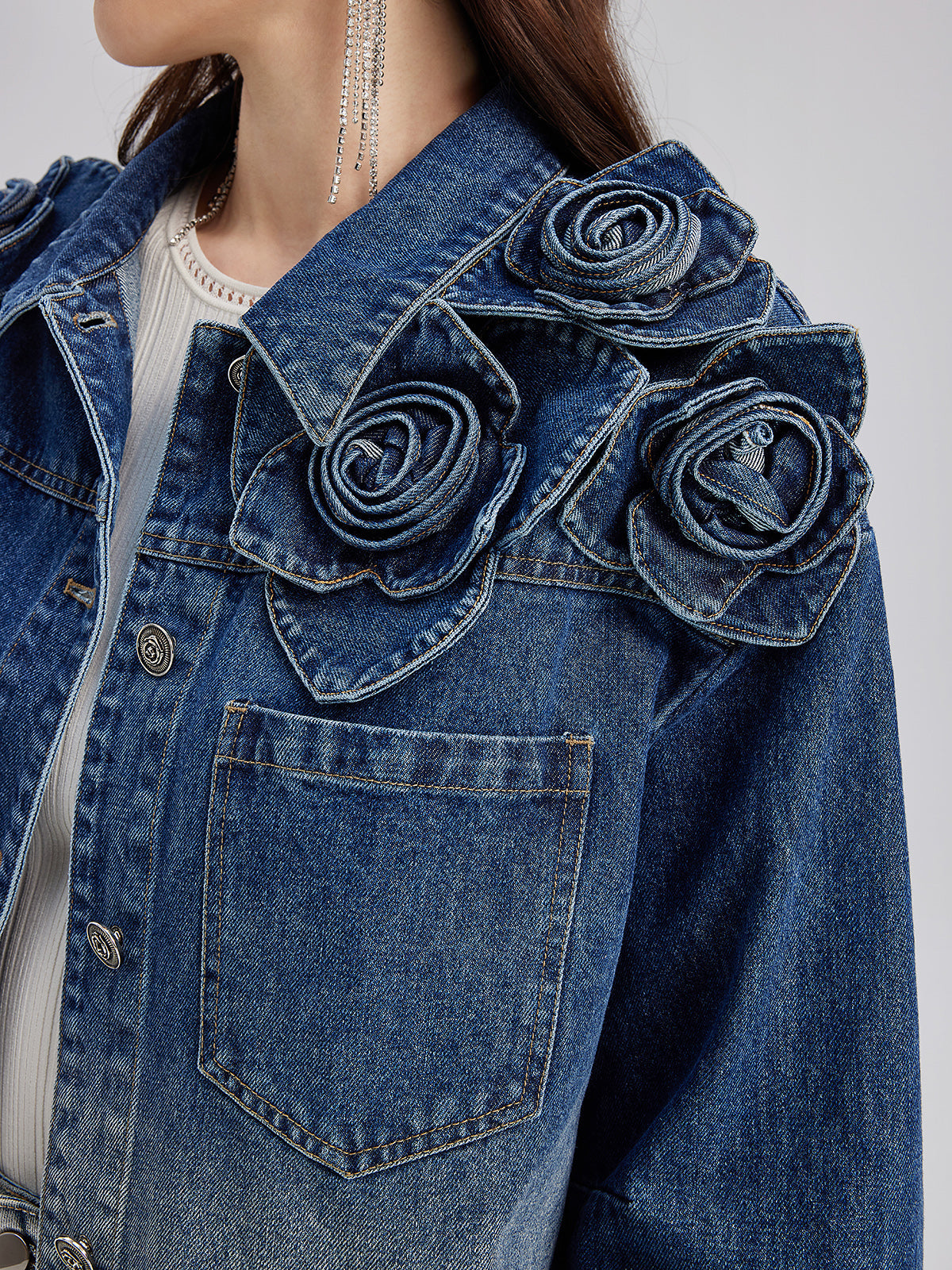 El Yapımı Çiçekli Renk Geçişli Kot Ceket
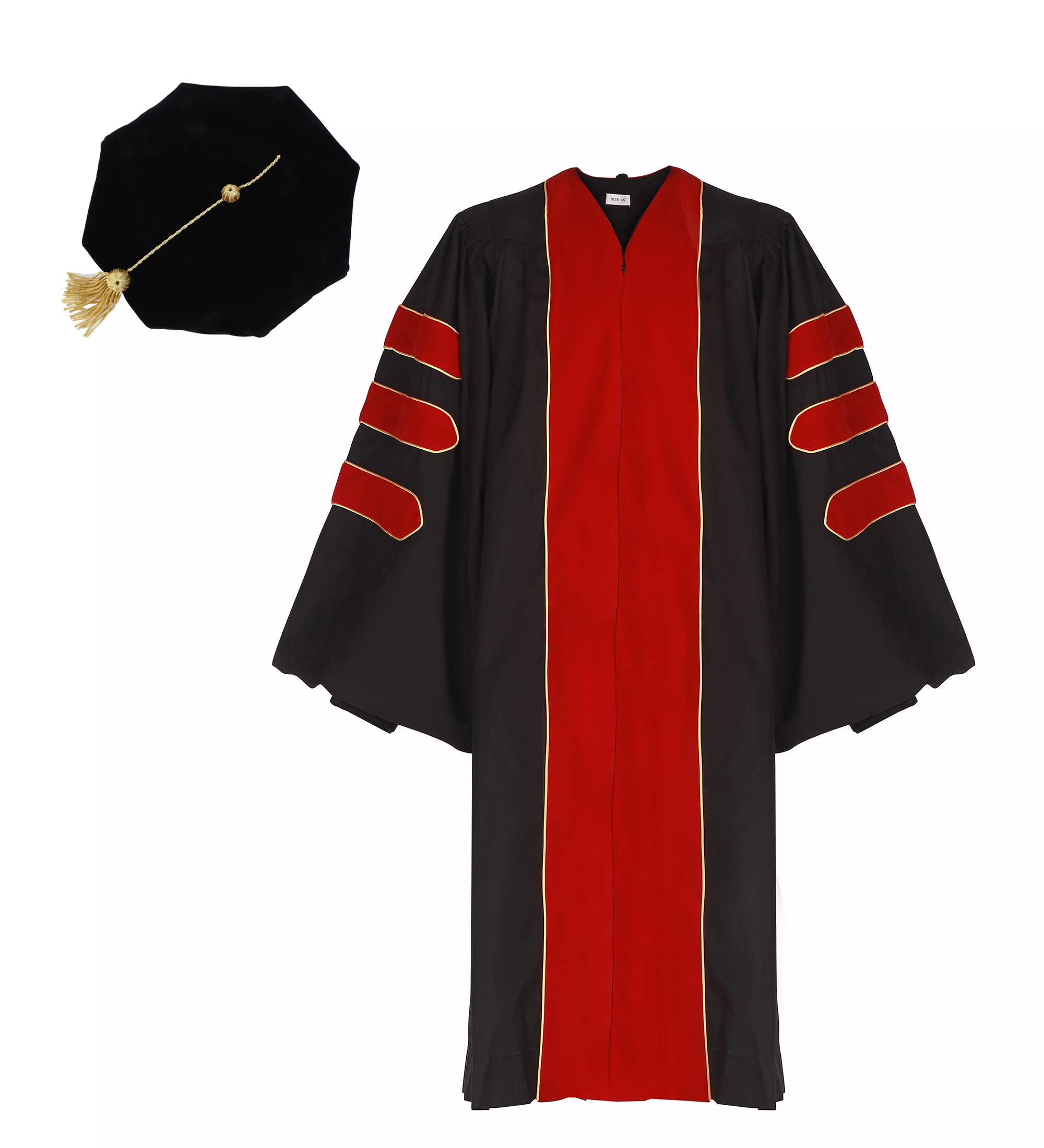 Unisex Doctoral Graduation Gown & 8-Side Tam Cap Set - PhD Graduation Regalia for Faculty & Professors | Perfect for Commencement Ceremonies & Academic Events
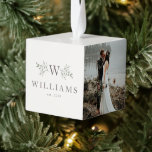 Newlywed monogram first Christmas photo ornament<br><div class="desc">This ornament features places for three photos,  plus names and date along with a monogram surrounded by rustic branches.</div>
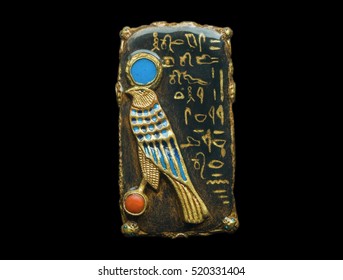 Horus Gor polymer clay handmade pendant jewelry isolated on black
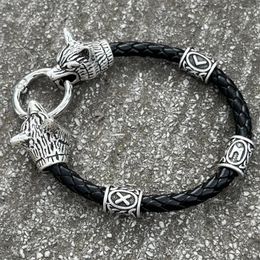 Bangle Nostalgia Wolf Heads Runic Runes Beads Viking Men Bracelet Accessories Women Drop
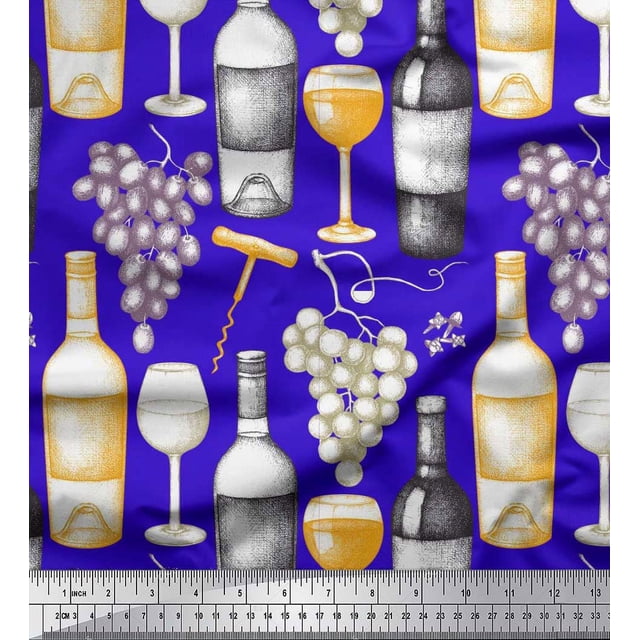 Soimoi Rayon Fabric Grapes,Wine Glass & Bottle Print Sewing Fabric Yard 42 Inch Wide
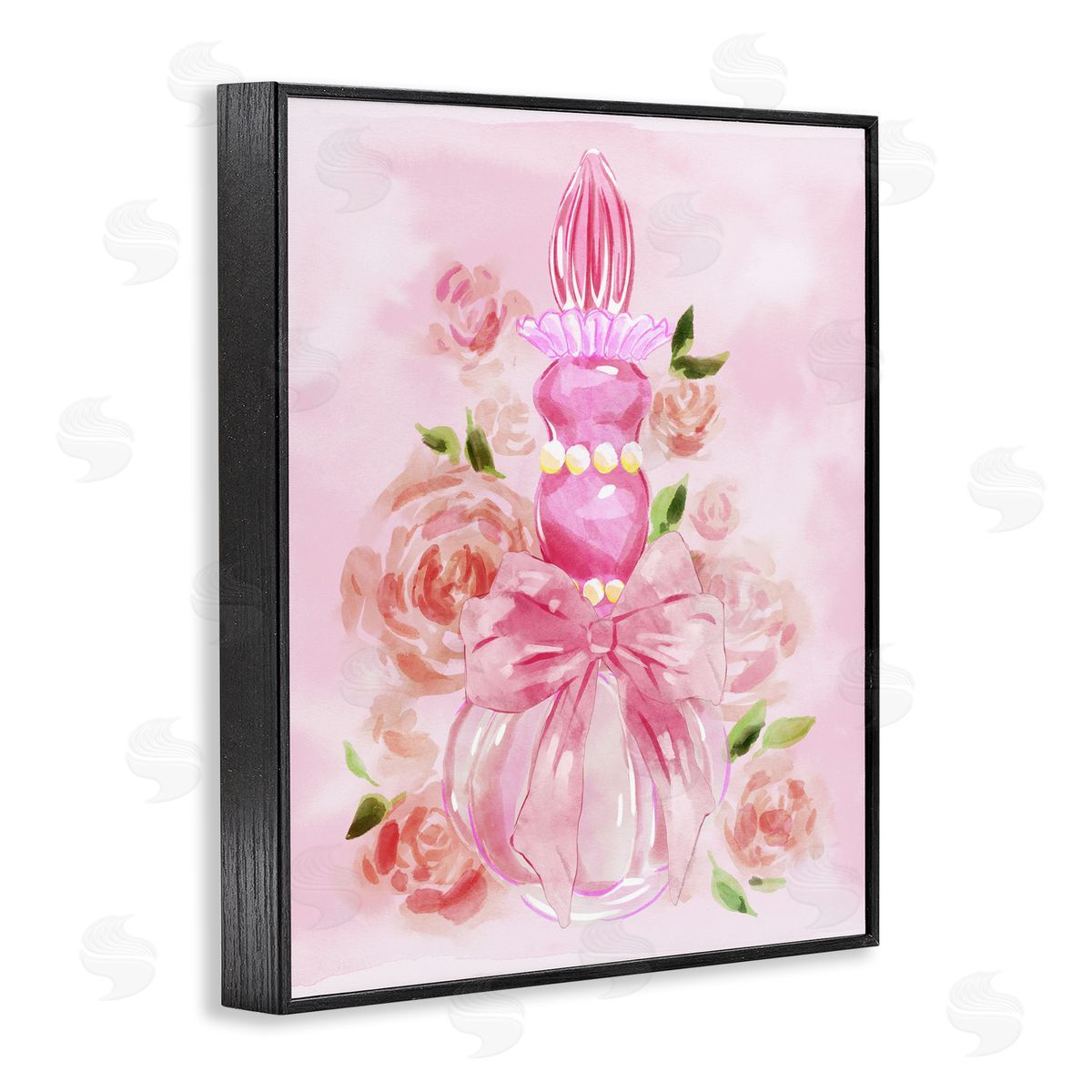 Lovely Pink Perfume & Roses Black Frame Print Wall Art, Home Decor by Ziwei Li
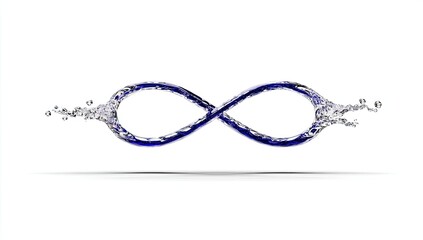 Infinity symbol formed by flowing, blue liquid, with splashes and bubbles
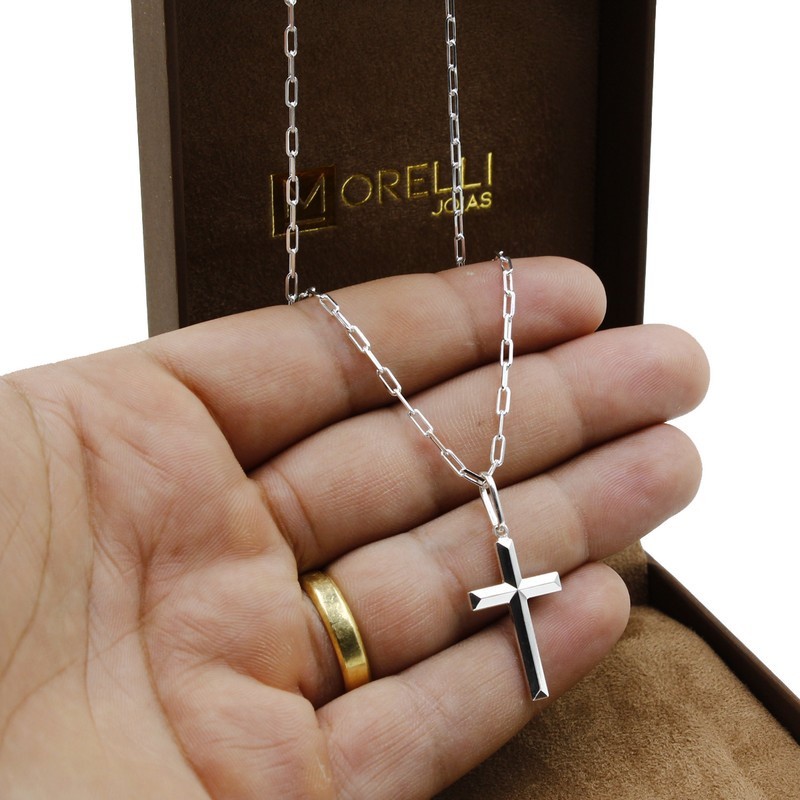 Corrente de prata 925 Masculina malha cartie clássica 70cm pingente cruz lisa quinada em Oferta na Shopee
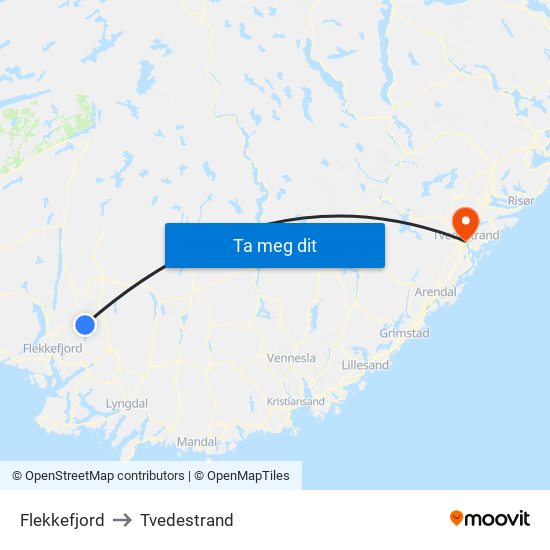 Flekkefjord to Tvedestrand map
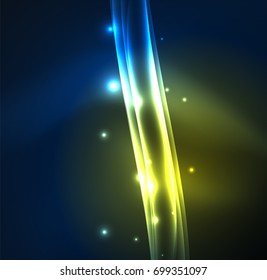 Energy lines, glowing waves in the dark, vector abstract background. Vector business or technology presentation design template, brochure or flyer pattern, or geometric web banner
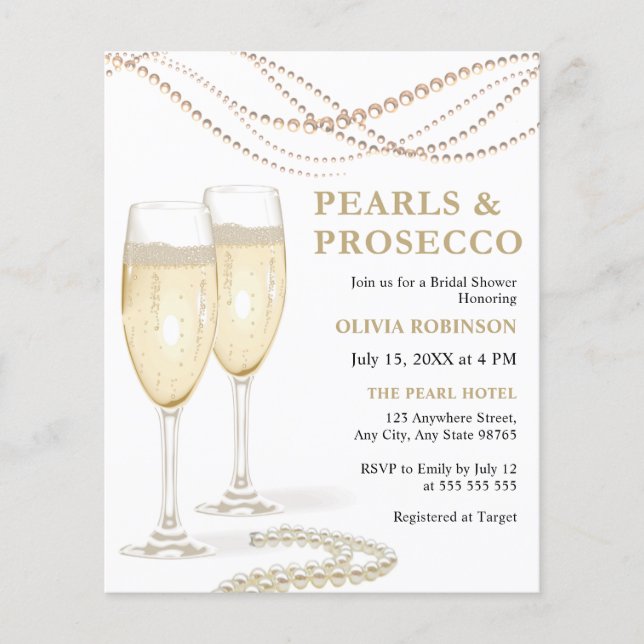 Flyer Pérolas de Orçamento e Chá de panela Prosecco (Frente)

■ REQUIRED ACTION:
Leave the pictures aside and print exactly, and only, the lines from the one with "Unisex Doctoral Graduation" through the end of the data, both included.

■ RESULT FOR THIS EXERCISE:
 Unisex Doctoral Graduation Gown & 8-Side Tam Cap Set - PhD Graduation Regalia for Faculty & Professors | Perfect for Commencement Ceremonies & Academic Events
 Newlywed monogram first Christmas photo ornament<br><div class="desc">This ornament features places for three photos,  plus names and date along with a monogram surrounded by rustic branches.</div>
 Horus Gor polymer clay handmade pendant jewelry isolated on black
 Bangle Nostalgia Wolf Heads Runic Runes Beads Viking Men Bracelet Accessories Women Drop
 Soimoi Rayon Fabric Grapes,Wine Glass & Bottle Print Sewing Fabric Yard 42 Inch Wide
 Lovely Pink Perfume & Roses Black Frame Print Wall Art, Home Decor by Ziwei Li
 Infinity symbol formed by flowing, blue liquid, with splashes and bubbles
 Corrente de prata 925 Masculina malha cartie clássica 70cm pingente cruz lisa quinada em Oferta na Shopee
 Flekkefjord to Tvedestrand map
 Energy lines, glowing waves in the dark, vector abstract background. Vector business or technology presentation design template, brochure or flyer pattern, or geometric web banner
 Flyer Pérolas de Orçamento e Chá de panela Prosecco (Frente)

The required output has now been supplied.